Elton John: This One’s For You
By Carolyn Thomas
THE PRESS RELEASE: “His 1970 breakthrough single Your Song began his domination of the pop charts and established his credentials to fill the post-Beatles landscape with his unique take on piano-based ballads, pop and rock. Not since 50s stars Little Richard and Jerry Lee Lewis had a man and his piano made such an impact on modern music. Few would have imagined that Elton John’s early success and real emotional connection with fans would be sustained over the next 50 years to see him become a singer-songwriter extraordinaire and one of the most successful musical theatre composers in history. Flamboyant and prone to excess, Elton has overcome problems with drink, drugs, food and his sexuality along the way to become a notable fundraiser and charity campaigner, most famously through the Elton John AIDS Foundation. Now married with two sons, Elton’s priorities have changed and he has announced his retirement from performing after 2021. So it’s the perfect time to celebrate his amazing achievements.”
Crazy Man, Crazy: The Bill Haley Story
By Bill Haley Jr., Peter Benjaminson
THE PRESS RELEASE: “Bill Haley – the man who brought rock ‘n’ roll into the mainstream. His song Crazy Man, Crazy was the first rock ‘n’ roll song to break the Billboard Top 20 in 1953 and was followed by his evergreen We’re Gonna Rock Around the Clock, the first song of its kind to hit #1. His success made him an idol not only in the US but throughout the world, from Canada to the UK, Europe, Australia, Japan, New Zealand, and beyond. Yet Haley is often overlooked in the story of rock ‘n’ roll, overshadowed by others who followed him, from sex symbol Elvis Presley to wild man Jerry Lee Lewis and forever-young Buddy Holly. But Haley’s lack of visibility was in part his own doing: he had conflicted feelings about fame, was extremely private, suffered chronic alcoholism, and troubled relationships with multiple wives, which yielded ten children who he struggled to support. Though he managed to carry on a successful touring career, his demons eventually eroded his health, and in 1981, at the age of only 55, he passed away. This book is written by esteemed biographer Peter Benjaminson and Bill Haley Jr., Haley’s son, a musician himself, who tours the world paying tribute to his father’s music. Culled from interviews with insiders – from ex-wives to the Comets, recorded conversations with Haley Sr., official documents, diaries, and more, this book not only charts the happenings of Haley’s career but gives insight into the Haley behind the curtain and some of the other trials he faced, from the dark side of the music business to ties with Mafia. Featuring a collection of rare photographs, this book is a must-have for any serious rock ‘n’ roll fan.”

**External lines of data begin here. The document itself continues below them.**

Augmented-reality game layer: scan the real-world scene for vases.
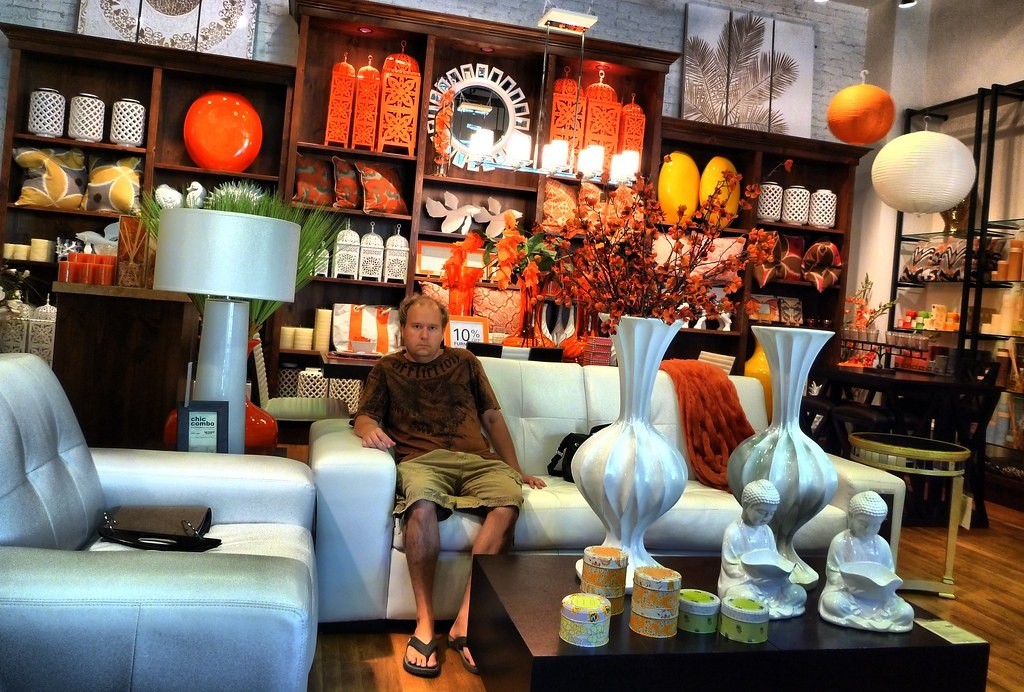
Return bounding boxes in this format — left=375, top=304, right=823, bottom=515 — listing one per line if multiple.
left=570, top=311, right=688, bottom=595
left=727, top=326, right=839, bottom=584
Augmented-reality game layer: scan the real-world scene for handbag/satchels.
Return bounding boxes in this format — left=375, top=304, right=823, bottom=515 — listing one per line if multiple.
left=546, top=424, right=612, bottom=484
left=99, top=503, right=221, bottom=552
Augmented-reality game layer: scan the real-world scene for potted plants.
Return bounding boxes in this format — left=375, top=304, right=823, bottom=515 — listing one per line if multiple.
left=132, top=184, right=352, bottom=454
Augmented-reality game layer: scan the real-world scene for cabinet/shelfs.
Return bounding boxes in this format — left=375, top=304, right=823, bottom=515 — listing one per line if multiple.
left=0, top=0, right=292, bottom=437
left=619, top=115, right=875, bottom=463
left=284, top=0, right=688, bottom=443
left=885, top=80, right=1024, bottom=511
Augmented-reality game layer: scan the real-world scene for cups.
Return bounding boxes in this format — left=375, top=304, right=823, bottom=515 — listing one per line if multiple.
left=885, top=330, right=928, bottom=350
left=842, top=328, right=879, bottom=342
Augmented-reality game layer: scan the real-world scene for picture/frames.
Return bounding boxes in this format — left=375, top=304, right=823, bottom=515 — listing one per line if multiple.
left=177, top=401, right=228, bottom=454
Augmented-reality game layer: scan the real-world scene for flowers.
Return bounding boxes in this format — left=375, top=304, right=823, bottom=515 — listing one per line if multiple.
left=844, top=273, right=898, bottom=328
left=440, top=156, right=792, bottom=336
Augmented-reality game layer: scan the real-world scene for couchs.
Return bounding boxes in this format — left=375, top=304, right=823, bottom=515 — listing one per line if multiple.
left=309, top=355, right=906, bottom=621
left=0, top=353, right=318, bottom=692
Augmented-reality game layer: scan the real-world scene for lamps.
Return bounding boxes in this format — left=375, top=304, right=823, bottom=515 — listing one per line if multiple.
left=467, top=9, right=640, bottom=185
left=152, top=207, right=302, bottom=455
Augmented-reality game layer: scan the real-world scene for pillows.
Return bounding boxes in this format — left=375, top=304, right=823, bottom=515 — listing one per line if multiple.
left=10, top=147, right=408, bottom=213
left=754, top=231, right=843, bottom=291
left=899, top=236, right=1007, bottom=282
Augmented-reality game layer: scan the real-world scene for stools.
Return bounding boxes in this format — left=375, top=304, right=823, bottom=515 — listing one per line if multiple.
left=800, top=395, right=898, bottom=460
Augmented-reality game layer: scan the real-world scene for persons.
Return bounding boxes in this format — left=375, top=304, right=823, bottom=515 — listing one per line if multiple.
left=349, top=293, right=548, bottom=677
left=716, top=478, right=807, bottom=619
left=818, top=491, right=914, bottom=633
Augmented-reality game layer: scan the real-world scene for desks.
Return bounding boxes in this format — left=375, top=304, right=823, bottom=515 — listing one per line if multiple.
left=467, top=554, right=989, bottom=692
left=847, top=431, right=970, bottom=598
left=839, top=366, right=1006, bottom=530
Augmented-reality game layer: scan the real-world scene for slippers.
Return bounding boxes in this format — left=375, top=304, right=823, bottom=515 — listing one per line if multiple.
left=447, top=633, right=480, bottom=675
left=402, top=634, right=441, bottom=677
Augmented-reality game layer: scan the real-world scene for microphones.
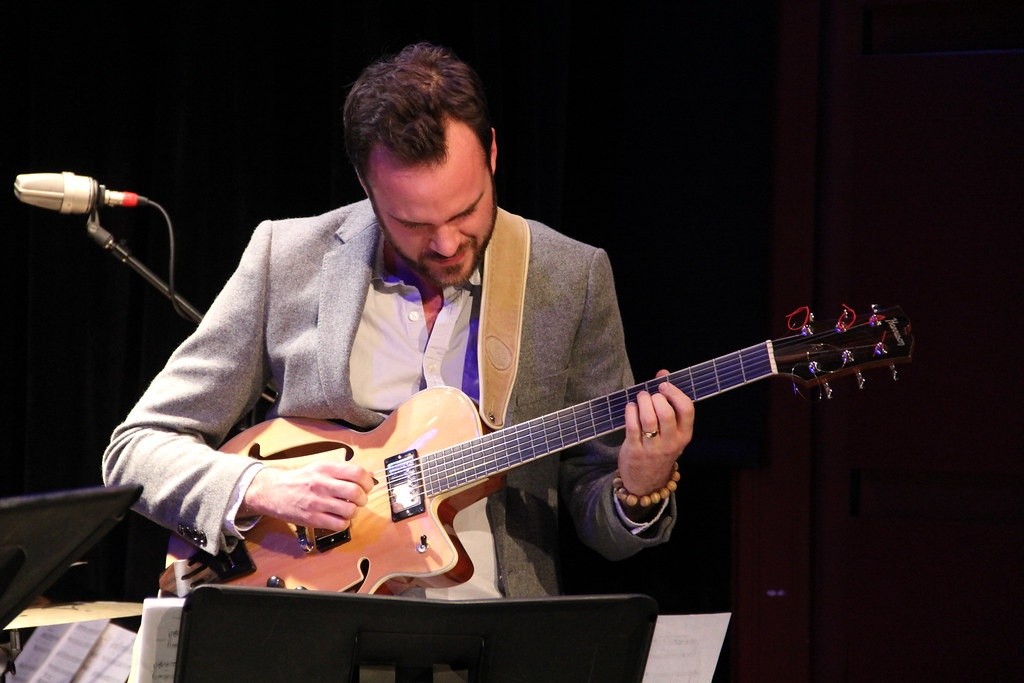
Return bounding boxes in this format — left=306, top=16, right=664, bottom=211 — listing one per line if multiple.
left=14, top=171, right=150, bottom=215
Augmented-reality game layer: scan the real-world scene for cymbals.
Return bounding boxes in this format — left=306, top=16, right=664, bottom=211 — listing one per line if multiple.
left=3, top=597, right=144, bottom=631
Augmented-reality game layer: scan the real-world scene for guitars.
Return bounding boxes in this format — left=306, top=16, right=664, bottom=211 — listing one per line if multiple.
left=157, top=300, right=918, bottom=599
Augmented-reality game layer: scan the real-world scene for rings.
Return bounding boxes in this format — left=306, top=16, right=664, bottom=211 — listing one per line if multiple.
left=642, top=428, right=660, bottom=440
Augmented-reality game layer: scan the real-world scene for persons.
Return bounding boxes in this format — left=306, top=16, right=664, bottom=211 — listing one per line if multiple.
left=100, top=41, right=698, bottom=608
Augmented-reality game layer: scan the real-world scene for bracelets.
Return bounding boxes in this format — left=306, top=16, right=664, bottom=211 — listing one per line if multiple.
left=612, top=462, right=680, bottom=507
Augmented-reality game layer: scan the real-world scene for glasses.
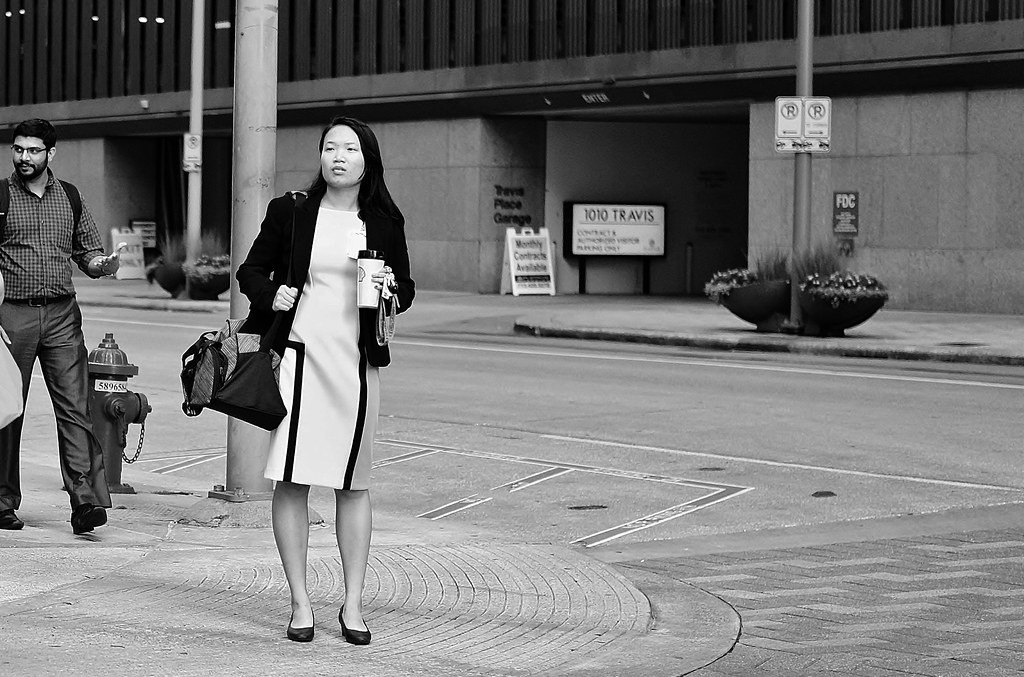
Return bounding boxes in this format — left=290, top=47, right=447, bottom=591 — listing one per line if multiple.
left=9, top=144, right=50, bottom=155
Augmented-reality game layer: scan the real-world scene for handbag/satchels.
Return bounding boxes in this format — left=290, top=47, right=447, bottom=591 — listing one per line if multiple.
left=180, top=318, right=287, bottom=432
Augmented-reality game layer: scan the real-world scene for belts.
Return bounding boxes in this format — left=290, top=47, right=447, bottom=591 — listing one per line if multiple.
left=3, top=296, right=76, bottom=307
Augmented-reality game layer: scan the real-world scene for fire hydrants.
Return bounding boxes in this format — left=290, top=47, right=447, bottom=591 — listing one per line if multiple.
left=88, top=333, right=153, bottom=495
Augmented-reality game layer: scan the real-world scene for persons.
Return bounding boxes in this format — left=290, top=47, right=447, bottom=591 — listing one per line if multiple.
left=0, top=118, right=127, bottom=534
left=236, top=119, right=415, bottom=644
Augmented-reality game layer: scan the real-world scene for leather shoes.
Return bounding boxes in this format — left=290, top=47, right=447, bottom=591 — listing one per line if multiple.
left=0, top=509, right=24, bottom=530
left=70, top=503, right=107, bottom=534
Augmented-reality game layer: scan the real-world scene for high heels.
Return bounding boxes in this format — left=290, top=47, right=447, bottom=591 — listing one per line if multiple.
left=287, top=608, right=315, bottom=642
left=338, top=604, right=372, bottom=645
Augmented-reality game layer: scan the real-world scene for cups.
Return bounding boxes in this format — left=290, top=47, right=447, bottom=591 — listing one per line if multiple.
left=356, top=250, right=386, bottom=309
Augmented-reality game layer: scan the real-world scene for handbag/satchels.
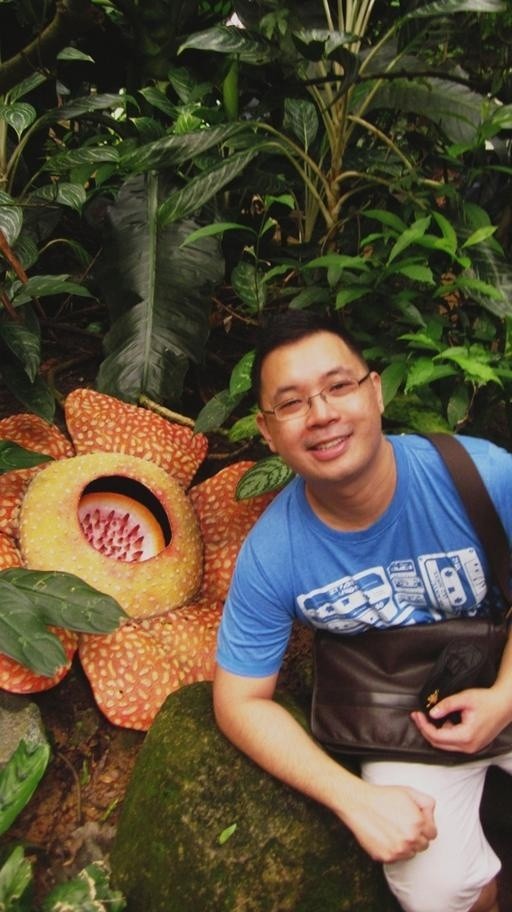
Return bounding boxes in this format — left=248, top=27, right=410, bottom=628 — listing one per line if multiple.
left=308, top=611, right=512, bottom=767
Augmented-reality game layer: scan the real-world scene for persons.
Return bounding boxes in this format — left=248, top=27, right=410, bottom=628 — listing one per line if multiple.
left=213, top=317, right=512, bottom=912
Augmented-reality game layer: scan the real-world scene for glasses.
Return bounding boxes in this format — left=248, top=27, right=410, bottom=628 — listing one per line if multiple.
left=263, top=374, right=373, bottom=422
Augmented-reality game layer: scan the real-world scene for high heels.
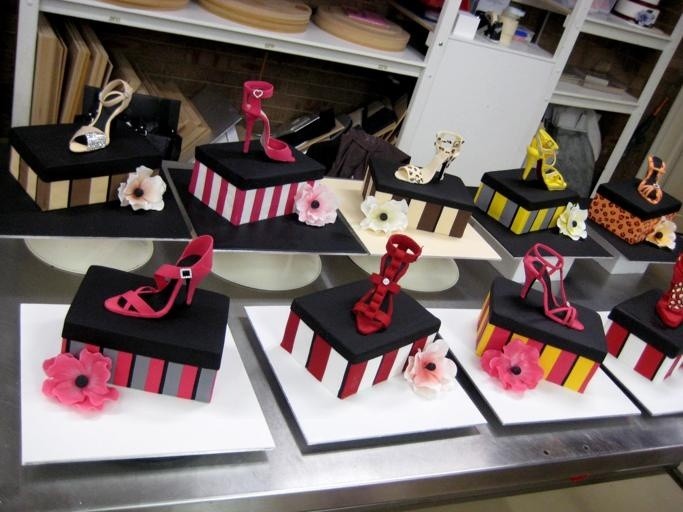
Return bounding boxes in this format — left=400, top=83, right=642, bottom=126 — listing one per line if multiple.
left=522, top=127, right=568, bottom=191
left=352, top=233, right=423, bottom=335
left=66, top=78, right=134, bottom=153
left=241, top=77, right=297, bottom=163
left=103, top=233, right=214, bottom=320
left=393, top=132, right=465, bottom=185
left=519, top=242, right=585, bottom=332
left=655, top=251, right=683, bottom=328
left=638, top=155, right=666, bottom=205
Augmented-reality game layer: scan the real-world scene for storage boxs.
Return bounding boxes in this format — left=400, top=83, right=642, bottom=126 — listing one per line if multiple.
left=280, top=276, right=442, bottom=401
left=187, top=140, right=326, bottom=226
left=588, top=180, right=682, bottom=243
left=9, top=123, right=163, bottom=210
left=363, top=163, right=472, bottom=239
left=476, top=276, right=608, bottom=393
left=474, top=167, right=581, bottom=234
left=60, top=264, right=230, bottom=401
left=605, top=289, right=682, bottom=383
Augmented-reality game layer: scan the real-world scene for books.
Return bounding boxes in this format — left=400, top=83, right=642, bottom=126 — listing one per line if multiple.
left=271, top=99, right=402, bottom=168
left=561, top=63, right=628, bottom=95
left=29, top=15, right=244, bottom=171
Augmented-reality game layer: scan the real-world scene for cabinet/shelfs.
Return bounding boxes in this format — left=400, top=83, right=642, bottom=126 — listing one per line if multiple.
left=16, top=1, right=682, bottom=201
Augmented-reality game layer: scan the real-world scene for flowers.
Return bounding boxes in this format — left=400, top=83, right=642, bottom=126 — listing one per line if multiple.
left=403, top=338, right=458, bottom=400
left=646, top=214, right=677, bottom=251
left=42, top=352, right=121, bottom=411
left=117, top=165, right=167, bottom=213
left=358, top=193, right=410, bottom=237
left=297, top=182, right=338, bottom=228
left=555, top=200, right=588, bottom=241
left=482, top=338, right=546, bottom=393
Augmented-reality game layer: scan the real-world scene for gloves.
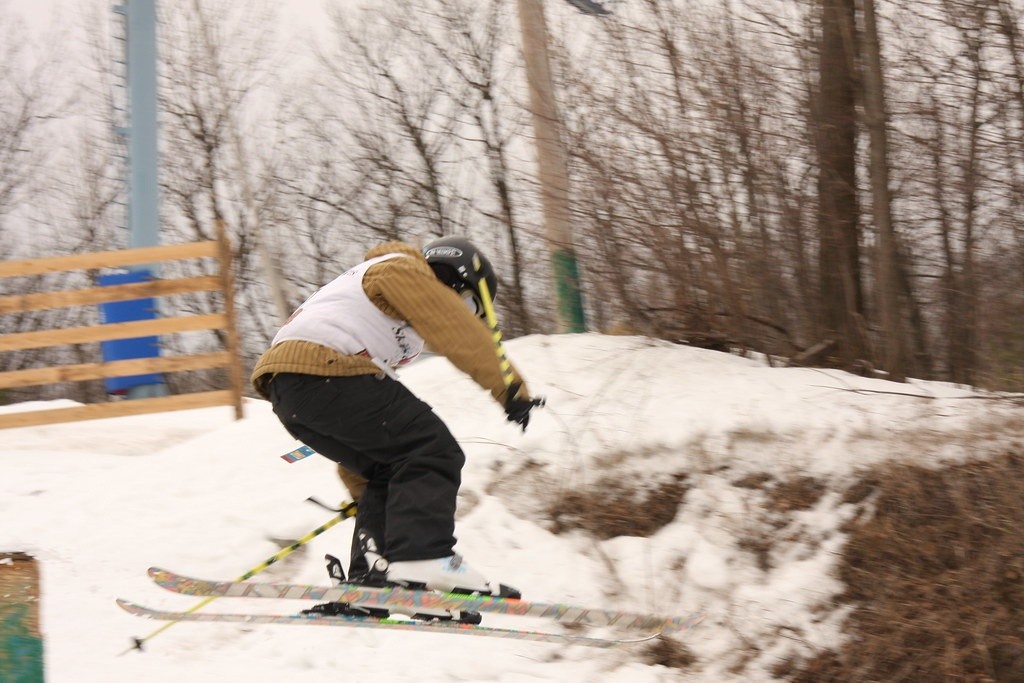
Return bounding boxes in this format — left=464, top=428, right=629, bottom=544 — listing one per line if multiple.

Withdrawn Traces: Searching for the Truth about Richey Manic
By Hawys Roberts, Sara and Leon Noakes
THE PRESS RELEASE: “On 1 February 1995, Richey Edwards, guitarist of the Manic Street Preachers, went missing at the age of 27. On the eve of a promotional trip to America, he vanished from his London hotel room, his car later discovered near the Severn Bridge, a notorious suicide spot. Over two decades later, Richey’s disappearance remains one of the most moving, mysterious and unresolved episodes in recent pop culture history. For those with a basic grasp of the facts, Richey’s suicide seems obvious and undeniable. However, a closer investigation of his actions in the weeks and months before his disappearance just don’t add up, and until now few have dared to ask the important questions. Withdrawn Traces is the first book written with the co-operation of the Edwards family, testimony from Richey’s closest friends and unprecedented and exclusive access to Richey’s personal archive. In a compelling real-time narrative, the authors examine fresh evidence, uncover overlooked details, profile Richey’s state of mind, and brings us closer than ever before to the truth.”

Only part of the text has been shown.